Estou feliz por ele estar livre. (E saiu uma nota antipática dele no
Times
de Londres, em que diz não estar interessado em poetas e por isso que
eles façam o favor de não incomodá-lo - só se interessa por
historiadores!)
Como você vê, não tenho muitas novidades. Estamos começando a garagem; é
mais uma ponte do que uma garagem e Lota está contente com quinze
"homem" para comandar. Parece que finalmente voltei a escrever poemas -
mas são todos poemas tão velhos que mais parece uma faxina no sótão. Só
tem um novo e é sobre Miami... Também ando escrevendo sobre a neve na
Nova Escócia - ninguém vai imaginar que estamos tendo maravilhosos dias
de inverno por aqui, nuvens & crepúsculos etc., bem aqui debaixo do
meu nariz. Nosso amigo Alfredo
[20] - a pessoa com
quem a gente acha que você podia ficar no Rio - anda grudado numa garota
americana e todo sábado ou domingo os dois vêm juntos para cá. Ela
também nasceu em Worcester. É viúva de um compositor brasileiro -
ex-comunista, agora católica e escreve romances
[21].
Vai me trazer um romance proletário para eu ler. Ah, céus. Fizemos um
lindo passeio a Teresópolis no fim de semana passado - uma pequena
cidade nas montanhas, muito mais alta e mais fria, batizada em homenagem
à esposa de dom Pedro, assim como Petrópolis recebeu esse nome em
homenagem a ele. Eu gostaria que você visse aquele cenário - e vou
incluir na carta um cartão-postal muito ruim para lhe dar uma idéia, se
eu conseguir lembrar onde pus. Tem um jeito de coisa chinesa: picos
finos como dedos, uma lua nova vermelha e embaixo um rinque de patinação
com homens jogando hóquei em patins - todos de uniforme de cetim verde
ou vermelho.

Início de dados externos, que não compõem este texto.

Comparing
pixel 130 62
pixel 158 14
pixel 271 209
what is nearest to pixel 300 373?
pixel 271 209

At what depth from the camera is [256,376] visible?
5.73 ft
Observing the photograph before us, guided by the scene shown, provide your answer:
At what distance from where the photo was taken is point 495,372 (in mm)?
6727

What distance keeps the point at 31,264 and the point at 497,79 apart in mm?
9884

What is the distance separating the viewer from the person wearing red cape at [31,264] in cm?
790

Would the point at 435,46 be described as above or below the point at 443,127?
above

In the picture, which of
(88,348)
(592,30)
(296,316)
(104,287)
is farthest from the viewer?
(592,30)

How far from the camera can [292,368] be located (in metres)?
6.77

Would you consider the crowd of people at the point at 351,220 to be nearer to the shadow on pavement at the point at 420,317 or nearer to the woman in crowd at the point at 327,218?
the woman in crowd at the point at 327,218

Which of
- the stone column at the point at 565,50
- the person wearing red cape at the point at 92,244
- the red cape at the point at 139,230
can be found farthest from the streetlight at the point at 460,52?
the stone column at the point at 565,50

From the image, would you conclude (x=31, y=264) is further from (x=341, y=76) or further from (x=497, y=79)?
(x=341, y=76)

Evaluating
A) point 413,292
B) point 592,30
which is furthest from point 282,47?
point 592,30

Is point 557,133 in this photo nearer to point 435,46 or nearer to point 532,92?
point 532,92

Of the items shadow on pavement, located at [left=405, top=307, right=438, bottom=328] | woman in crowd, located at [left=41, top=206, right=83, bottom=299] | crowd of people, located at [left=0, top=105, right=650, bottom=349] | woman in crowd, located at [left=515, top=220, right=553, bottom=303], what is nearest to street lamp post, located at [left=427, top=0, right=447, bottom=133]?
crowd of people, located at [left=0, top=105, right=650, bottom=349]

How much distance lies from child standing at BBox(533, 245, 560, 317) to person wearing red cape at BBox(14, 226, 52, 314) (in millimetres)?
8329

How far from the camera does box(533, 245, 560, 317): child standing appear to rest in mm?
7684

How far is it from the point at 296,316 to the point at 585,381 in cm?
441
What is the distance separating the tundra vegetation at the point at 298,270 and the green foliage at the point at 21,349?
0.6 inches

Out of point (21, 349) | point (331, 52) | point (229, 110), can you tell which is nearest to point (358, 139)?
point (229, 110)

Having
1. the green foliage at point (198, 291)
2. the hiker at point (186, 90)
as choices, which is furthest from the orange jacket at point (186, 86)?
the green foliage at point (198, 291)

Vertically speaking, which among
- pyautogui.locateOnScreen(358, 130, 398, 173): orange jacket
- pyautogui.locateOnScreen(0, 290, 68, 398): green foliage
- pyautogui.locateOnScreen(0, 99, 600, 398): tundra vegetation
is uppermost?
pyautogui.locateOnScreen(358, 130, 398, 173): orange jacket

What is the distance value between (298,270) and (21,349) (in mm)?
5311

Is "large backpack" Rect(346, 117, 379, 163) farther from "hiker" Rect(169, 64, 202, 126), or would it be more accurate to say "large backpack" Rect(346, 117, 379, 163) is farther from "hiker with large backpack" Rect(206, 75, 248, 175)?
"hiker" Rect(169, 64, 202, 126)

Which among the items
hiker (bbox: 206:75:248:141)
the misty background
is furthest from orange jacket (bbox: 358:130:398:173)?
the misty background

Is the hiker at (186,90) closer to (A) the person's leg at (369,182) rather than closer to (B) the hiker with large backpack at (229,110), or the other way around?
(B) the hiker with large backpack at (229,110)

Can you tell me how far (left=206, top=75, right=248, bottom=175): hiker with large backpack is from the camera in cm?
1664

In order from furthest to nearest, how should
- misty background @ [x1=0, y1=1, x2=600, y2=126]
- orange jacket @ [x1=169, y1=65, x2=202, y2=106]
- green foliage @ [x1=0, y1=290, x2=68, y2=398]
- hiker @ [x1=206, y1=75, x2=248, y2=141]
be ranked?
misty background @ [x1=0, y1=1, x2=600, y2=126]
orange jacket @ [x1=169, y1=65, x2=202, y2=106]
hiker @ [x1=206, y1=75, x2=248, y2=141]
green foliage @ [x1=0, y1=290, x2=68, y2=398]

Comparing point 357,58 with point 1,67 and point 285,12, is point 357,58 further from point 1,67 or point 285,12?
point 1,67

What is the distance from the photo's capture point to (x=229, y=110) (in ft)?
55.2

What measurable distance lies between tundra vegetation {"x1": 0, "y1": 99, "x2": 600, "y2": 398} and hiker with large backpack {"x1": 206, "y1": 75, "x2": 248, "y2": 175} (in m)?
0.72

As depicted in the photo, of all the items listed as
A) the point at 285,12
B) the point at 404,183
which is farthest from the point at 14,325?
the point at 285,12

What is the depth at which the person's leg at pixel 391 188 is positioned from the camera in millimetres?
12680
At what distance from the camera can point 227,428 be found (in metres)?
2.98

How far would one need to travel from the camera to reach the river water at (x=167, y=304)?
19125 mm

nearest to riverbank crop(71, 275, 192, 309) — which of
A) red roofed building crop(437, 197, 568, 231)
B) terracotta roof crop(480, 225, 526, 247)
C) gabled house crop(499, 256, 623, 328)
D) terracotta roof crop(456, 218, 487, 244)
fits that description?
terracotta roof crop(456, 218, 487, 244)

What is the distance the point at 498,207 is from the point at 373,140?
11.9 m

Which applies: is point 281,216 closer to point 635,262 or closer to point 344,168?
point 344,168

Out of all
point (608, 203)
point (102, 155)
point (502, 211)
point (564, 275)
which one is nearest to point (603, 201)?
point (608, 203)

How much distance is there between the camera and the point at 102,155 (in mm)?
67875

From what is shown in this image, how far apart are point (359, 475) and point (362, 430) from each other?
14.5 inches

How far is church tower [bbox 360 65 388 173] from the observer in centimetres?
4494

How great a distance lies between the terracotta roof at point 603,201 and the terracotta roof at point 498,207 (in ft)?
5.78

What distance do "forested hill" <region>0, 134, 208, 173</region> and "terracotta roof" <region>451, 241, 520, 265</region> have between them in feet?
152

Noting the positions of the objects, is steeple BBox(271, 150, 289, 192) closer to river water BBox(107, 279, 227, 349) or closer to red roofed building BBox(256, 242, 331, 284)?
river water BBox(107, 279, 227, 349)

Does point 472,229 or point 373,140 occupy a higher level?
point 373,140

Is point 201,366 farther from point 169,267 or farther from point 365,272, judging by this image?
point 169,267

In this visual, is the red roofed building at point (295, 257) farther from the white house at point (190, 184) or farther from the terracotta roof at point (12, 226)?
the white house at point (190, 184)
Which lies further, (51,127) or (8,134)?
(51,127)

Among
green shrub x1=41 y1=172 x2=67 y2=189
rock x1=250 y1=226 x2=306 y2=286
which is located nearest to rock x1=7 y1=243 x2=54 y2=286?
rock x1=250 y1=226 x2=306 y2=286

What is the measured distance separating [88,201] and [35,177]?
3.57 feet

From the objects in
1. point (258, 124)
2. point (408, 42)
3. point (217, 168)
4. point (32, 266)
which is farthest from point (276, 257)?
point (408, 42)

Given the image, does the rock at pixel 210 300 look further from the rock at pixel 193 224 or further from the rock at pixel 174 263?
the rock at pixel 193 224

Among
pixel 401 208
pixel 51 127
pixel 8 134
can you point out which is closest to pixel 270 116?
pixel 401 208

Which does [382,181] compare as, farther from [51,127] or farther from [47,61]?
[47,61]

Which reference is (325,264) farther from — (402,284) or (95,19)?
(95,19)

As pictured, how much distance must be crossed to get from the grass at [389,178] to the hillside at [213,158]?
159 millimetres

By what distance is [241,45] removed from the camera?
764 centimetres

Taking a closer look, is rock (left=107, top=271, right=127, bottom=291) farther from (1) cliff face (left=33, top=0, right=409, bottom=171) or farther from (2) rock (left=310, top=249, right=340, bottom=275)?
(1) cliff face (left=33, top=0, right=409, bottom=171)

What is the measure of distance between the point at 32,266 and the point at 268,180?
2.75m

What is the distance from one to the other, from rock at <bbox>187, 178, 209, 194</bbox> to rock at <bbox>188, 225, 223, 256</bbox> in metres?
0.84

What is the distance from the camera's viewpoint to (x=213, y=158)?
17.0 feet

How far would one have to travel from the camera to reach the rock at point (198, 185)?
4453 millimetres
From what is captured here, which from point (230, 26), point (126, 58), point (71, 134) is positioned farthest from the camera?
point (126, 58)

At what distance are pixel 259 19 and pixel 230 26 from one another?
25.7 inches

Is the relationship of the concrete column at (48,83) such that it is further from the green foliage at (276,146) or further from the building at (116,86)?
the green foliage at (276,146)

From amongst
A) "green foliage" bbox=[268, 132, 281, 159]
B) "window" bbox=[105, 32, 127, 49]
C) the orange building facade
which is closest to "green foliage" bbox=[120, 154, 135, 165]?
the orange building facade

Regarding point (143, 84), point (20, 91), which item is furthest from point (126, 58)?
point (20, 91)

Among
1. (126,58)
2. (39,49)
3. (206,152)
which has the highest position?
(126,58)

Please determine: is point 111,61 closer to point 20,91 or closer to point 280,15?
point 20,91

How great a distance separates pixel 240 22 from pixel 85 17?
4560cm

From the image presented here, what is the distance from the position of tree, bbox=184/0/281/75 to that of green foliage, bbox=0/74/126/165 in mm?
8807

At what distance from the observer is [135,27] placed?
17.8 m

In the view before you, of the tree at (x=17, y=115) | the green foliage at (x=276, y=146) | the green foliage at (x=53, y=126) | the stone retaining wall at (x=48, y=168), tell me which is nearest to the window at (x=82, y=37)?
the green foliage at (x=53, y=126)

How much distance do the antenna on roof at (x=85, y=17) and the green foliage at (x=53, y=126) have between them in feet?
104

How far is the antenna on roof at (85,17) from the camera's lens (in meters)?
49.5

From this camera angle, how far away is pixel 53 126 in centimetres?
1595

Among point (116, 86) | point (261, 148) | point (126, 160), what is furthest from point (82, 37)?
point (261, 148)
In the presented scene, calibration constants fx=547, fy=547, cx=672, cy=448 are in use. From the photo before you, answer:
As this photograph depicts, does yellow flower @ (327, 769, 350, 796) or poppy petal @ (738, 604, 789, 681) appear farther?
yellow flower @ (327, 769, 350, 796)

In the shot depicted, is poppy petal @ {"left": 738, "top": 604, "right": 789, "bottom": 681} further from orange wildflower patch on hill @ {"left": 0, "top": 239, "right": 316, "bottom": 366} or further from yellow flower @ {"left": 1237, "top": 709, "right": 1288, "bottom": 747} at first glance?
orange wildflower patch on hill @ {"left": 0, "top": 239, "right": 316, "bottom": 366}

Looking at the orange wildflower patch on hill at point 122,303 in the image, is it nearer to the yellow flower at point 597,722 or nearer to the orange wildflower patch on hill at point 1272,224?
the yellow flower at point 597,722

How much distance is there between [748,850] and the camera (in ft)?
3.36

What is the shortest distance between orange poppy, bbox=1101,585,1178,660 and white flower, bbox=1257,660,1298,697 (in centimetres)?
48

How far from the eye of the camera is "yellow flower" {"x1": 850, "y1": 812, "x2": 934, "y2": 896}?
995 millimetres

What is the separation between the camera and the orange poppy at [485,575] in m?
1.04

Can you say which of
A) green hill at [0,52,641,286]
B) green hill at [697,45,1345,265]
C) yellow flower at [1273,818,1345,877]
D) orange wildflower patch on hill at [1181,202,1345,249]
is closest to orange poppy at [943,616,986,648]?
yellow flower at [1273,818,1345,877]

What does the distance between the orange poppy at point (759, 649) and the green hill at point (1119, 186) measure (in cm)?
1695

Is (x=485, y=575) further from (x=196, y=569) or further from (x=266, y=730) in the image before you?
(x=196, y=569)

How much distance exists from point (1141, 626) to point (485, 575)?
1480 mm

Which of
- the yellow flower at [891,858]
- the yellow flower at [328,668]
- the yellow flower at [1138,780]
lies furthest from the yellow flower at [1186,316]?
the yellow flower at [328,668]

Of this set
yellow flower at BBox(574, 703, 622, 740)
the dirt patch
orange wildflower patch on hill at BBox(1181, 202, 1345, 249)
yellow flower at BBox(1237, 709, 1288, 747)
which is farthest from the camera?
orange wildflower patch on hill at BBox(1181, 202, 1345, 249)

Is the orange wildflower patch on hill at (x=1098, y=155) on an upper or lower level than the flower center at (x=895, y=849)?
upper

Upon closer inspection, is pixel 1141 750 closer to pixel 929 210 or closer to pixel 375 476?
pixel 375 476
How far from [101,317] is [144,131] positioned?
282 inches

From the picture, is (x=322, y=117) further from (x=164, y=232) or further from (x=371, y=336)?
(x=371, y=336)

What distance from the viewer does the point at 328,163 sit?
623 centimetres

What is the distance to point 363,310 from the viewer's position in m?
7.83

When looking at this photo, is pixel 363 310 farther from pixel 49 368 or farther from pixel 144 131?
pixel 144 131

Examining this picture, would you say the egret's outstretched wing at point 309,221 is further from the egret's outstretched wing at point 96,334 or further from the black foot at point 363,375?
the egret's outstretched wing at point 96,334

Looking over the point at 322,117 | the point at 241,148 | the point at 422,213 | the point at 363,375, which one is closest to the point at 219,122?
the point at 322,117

Lota disse para Alfredo não ser um "motorista no banco de
trás...".
Desculpe pela carta maçante, mas com muito amor,
Elizabeth
[
Dezembro de 1958]
Querido Cal,
Este cartão veio do Japão para as montanhas do Brasil, para uma loja
japonesa - naturalmente, as montanhas não são estas. Fiquei com vontade
de escrever alguma coisa para você e isto é o que tenho à mão... O
presente foi trazido por uma certa senhora Ovalle um dia desses (na
verdade uma garota de Worcester - a tal que mora com um velho amigo de
Lota
[22] em cuja casa nós planejamos hospedar você!) - eu espero que ela
ponha no correio. (Pedi que fizesse isso.) Estou muito contente por deixar de lado o
Dr. Jivago (como escrevem os franceses) e esperar por
Dr. Zhivago.
Agora eu gostaria de também mandar para você um disco de samba que é de
fato bom e estranho, mas eu não sabia que teria a chance de lhe enviar
nada.
Lota está comprando um gato siamês, não sei se já lhe contei isso, e
resolveu lhe dar o nome de Suzuki - o que fica a alguns países orientais
de distância... Não podemos eleger Jarrell de novo e para Flannery
O'Connor (o mais cedo possível, no caso dela?) darei todo o apoio. Aqui é
lindo, mas eu e Lota estamos nos sentindo tremendamente tristes e com
muitas
saudades (palavra surrada). Ah, por favor, me conte
logo: acha que vai passar por Sevilha na sua viagem pela Espanha? Se for
assim, eu gostaria de escrever para um amigo meu que está lá, um dos
poucos poetas brasileiros que eu de fato admiro, um sujeito muito boa
praça - também fala inglês, tem um carro e sei que ficaria encantado de
receber você e até de passear com você pela Andaluzia. (Conversamos
sobre você.) (Ele também tem uma esposa, que eu receio não vá agradar a
E., além de ter já nem sei quantos filhos, nesta altura.) Seus
ancestrais são quase pré-romanos, pelo que entendi, e ele conta umas
histórias muito boas sobre a árvore genealógica da família. (O nome dele
é João Cabral de Melo Neto - o último item significa apenas "neto",
portanto você já pode ver como é.) Agora estamos de volta às montanhas
certas. "A mulher de pedra." Do jeito como você o retrata, Snodgrass
[23] é muito triste, mas a poesia dele também é. não confie no "mau poeta grisalho" - ele conta
tudo,
sabe, lamento dizer. A sua versão de tudo, a bem dizer, e nos lugares
errados. Eu gosto da piada sobre o avião - é exatamente assim que são
aqueles índios. Uma das minhas favoritas foi a do garoto na nossa viagem
que, quando pediram para posar para uma foto, educadamente tirou
todas
as roupas. (Depois fui nadar com ele.) Não sei por que não escrevi uma
carta e acabei logo com o assunto, mas por favor nunca use o endereço
acima - é apenas para uso local. (E o telefone não está funcionando
nesta semana.) Eu queria lhe contar uma boa piada brasileira - mas
acabei de ver a piada contada na
Time também -, com a esperança
de que você não leia (não tenha de ler) essa publicação abominável como
eu faço: a inflação aqui anda mesmo muito ruim - houve duas pequenas
quase revoluções. Bem, o homem que fixa o índice de reajuste dos preços
foi mandado para o enterro do papa e agora os brasileiros andam dizendo:
"Ele chegou lá e o papa pulou de xii para xxiii."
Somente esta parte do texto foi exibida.